E as campanhas já entenderam isso.
A disputa não acontece somente no palanque, no rádio, na televisão ou no horário eleitoral. Acontece também na tela do telefone, onde o eleitor recebe uma notícia, depois um vídeo de candidato, em seguida uma opinião de influenciador e, logo depois, uma mensagem enviada por alguém da família.
Tudo em poucos segundos.
A diferença é que o jornalismo profissional precisa sobreviver justamente nesse ambiente sem abrir mão daquilo que o diferencia: apuração, responsabilidade e compromisso com os fatos.
A eleição de 2026 mostra que a influência não está concentrada em uma única fonte. O eleitor está sendo disputado por todos os lados.
Mas o Datafolha deixa uma fotografia importante: antes dos influenciadores, antes dos grupos de mensagens e até mesmo antes dos próprios candidatos, estão os veículos jornalísticos e os jornalistas.
Isso não significa que o jornalista decide a eleição.
Significa que ele continua sendo uma das principais portas pelas quais o eleitor entra na informação eleitoral.
E isso tem peso.
A urna continua sendo o destino final.
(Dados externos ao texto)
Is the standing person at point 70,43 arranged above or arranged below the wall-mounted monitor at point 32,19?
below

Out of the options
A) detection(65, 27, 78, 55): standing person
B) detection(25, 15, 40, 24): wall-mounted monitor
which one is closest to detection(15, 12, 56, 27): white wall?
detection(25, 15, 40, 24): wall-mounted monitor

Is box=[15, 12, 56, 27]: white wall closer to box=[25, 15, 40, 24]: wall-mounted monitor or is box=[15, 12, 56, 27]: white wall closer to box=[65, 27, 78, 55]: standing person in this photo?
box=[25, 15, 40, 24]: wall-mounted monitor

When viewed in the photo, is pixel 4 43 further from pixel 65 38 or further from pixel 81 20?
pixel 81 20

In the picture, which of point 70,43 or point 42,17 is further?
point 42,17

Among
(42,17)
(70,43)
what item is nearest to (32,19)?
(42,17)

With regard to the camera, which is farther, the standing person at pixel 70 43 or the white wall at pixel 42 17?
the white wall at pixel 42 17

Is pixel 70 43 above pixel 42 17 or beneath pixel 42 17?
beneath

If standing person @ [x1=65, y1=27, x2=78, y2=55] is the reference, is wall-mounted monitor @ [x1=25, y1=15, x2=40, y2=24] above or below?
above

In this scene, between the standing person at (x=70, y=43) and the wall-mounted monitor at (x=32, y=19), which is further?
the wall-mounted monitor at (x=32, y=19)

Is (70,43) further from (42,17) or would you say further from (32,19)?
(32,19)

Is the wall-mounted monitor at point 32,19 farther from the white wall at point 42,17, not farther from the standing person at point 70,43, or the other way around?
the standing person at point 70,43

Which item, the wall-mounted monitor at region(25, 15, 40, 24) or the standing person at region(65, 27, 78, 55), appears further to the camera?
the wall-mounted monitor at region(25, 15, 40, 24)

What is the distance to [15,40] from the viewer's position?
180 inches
Mas antes dela existe uma longa estrada de notícias, entrevistas, opiniões, vídeos, debates, denúncias, explicações e informações.
Nessa estrada, o jornalista continua na linha de frente.
E talvez essa seja a principal mensagem desta pesquisa: em uma eleição onde todo mundo quer falar, o eleitor ainda procura quem tem a responsabilidade de fazer notícia.
Influenciadores virão depois. Candidatos virão depois. Grupos de mensagens virão depois.
Primeiro vem a notícia.
E, quando a notícia é séria, quem está por trás dela precisa ser reconhecido, valorizado e, sobretudo, protegido.
Fonte: Datafolha, pesquisa realizada em 1º e 2 de setembro de 2026, com 2.002 eleitores em 125 municípios, registrada no TSE sob o código BR-03669/2026.